We took a tram to the other side of the city and waited in another LONG queue to visit the Van Gogh Museum. It was pretty busy but we saw most of Vincent’s paintings. Freya was fascinated and made a great tour guide since she has studied him in art at school. It is ironic that he was so unsuccessful as an artist while he was alive yet Amsterdam celebrates him posthumously with a state of the art museum and commercial gift shop.

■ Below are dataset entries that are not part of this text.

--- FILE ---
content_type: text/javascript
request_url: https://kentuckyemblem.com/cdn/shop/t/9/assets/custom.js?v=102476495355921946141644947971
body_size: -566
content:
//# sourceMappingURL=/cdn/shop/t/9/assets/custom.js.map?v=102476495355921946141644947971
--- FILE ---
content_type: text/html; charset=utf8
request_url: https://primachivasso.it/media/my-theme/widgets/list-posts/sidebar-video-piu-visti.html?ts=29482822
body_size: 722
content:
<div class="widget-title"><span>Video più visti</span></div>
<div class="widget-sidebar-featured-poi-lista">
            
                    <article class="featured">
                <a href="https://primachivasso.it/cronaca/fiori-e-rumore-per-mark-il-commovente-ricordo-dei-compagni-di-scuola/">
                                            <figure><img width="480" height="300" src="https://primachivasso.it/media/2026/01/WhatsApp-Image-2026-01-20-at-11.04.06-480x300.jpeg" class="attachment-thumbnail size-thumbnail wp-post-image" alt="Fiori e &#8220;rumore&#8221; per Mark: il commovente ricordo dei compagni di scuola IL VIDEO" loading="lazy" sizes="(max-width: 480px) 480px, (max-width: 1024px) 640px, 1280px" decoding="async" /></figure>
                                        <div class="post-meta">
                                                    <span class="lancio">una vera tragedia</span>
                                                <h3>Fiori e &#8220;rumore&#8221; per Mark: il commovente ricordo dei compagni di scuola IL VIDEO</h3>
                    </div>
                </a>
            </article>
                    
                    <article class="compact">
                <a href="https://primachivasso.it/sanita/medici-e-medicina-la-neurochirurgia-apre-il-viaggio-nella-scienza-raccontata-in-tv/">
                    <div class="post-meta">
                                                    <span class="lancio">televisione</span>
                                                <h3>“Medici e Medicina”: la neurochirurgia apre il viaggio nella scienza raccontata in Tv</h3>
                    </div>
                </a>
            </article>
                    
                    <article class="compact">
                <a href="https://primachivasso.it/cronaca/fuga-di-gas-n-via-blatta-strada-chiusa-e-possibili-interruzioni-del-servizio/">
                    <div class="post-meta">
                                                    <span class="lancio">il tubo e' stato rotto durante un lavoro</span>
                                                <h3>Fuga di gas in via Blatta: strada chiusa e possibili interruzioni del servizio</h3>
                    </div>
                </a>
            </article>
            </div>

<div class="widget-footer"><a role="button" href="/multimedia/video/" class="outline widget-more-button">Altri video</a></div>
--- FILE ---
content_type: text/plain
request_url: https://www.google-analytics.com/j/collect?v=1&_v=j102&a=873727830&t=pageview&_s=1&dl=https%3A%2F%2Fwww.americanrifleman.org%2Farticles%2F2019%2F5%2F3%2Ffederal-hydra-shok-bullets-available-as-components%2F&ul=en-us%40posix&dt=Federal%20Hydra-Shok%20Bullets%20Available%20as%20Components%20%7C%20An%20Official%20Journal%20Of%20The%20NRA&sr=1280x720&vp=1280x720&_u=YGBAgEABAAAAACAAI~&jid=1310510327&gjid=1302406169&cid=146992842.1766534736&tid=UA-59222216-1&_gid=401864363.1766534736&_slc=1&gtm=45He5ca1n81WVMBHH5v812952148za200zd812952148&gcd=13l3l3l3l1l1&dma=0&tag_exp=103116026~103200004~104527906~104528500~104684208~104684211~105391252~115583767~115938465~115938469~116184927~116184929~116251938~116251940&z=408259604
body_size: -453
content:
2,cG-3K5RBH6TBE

Although we would have loved to visit more museums and shops, we only had time for Dutch apple cake in a cafe before going to collect Freya’s bulky sailing bag so we could catch a ferry to the docks where the Gulden Leeuw was berthed. She was apprehensive about meeting her fellow sailors for the first time but they all seemed friendly and we had a little tour around the 1930’s 3-masted yacht. The central mast is 40m/131 feet high and I would not fancy climbing up it to be the look-out! I wished her a “Bon Voyage” at 5pm then made my way back to the hotel. She would be given some training then sail from Amsterdam back to Aberdeen on Tuesday. I picked up a takeaway from a Moroccan deli and sat at my hotel little table overlooking the canal. A black cat casually wandered on and off the boats below and I decided that I would love to visit this atmospheric city again before too long…






My final science lesson at Nell’s school was all about the digestive system, including a demonstration that involved cold porridge and an old pair of tights. After they made a fake stomach from a ziploc bag, oatcakes and orange juice her class told me that my lessons had been “awesome” so that was nice! Midweek it was their turn to impress me at their impressive school show where they sang a medley of at least 20 Scottish, Abba, and pop songs all learned off by heart.

Nell sat her Grade 2 piano exam and afterwards we went to our favourite music shop in Aberdeen to choose some new music. I asked the guys there how much it would be to purchase a proper xylophone with resonators (dangly tubes). They informed me that no-one had ever asked about that instrument in over 20 years. It turns out that you can buy a naff one or an orchestral version costing several thousand pounds so I don’t think we will be adding that to our over-crowded music room!

My customer quilt this week was a “Northern Lights” pattern pieced by Trixie, who usually brings me double-wedding-rings. It was in super bright colours so I quilted a variety of background fillers using a selection of neon threads.


I mass produced some bias-binding using Oakshott fabrics for the leather skins thinking that I could bind them first then bead them later if necessary. The small, green skin now has all of its embellishments. A nosy child at swimming who wanted to know what I was sewing while I waited for Nell observed that it “looked like a garden” so I must have captured the idea of Spring convincingly.

I collected a couple of 14 ft long hefty cardboard tubes from the local carpet warehouse to try and figure out a way of covering them economically for the 9 remaining totems. I phoned a small company in the West Country called “Foam 4 Home” to discuss my requirements and a knowledgeable chap talked me through what I should really do to make fat tubes of differing diameters using sheets of foam, spray adhesive and an electric carving knife. The carpet tubes ended up as camp fire fuel. I am hoping that if I can assemble everything for the 9 columns in kit form than it might not seem like such a formidable task.

Beginning to feel the pressure for completing the Ebook this year, I uploaded lots more photos of quilt sketches and prepared another “5 Bar Gate” wall-hanging so its progress can be properly photographed in stages. I also ordered a Mac version of EQ7 that is meant to help with diagrams and working out fabric quantities. I don’t really feel that I used EQ6 successfully on my previous laptop so I need to be prepared to make this version work for me.


We settled four new hybrid point-of-lay hens into their purple shack so we will wait with baited breath to see which one lays first. It definitely feels like spring now so I hope it is not too long before I am thinking up a variety of ways of how to use up a surplus of eggs.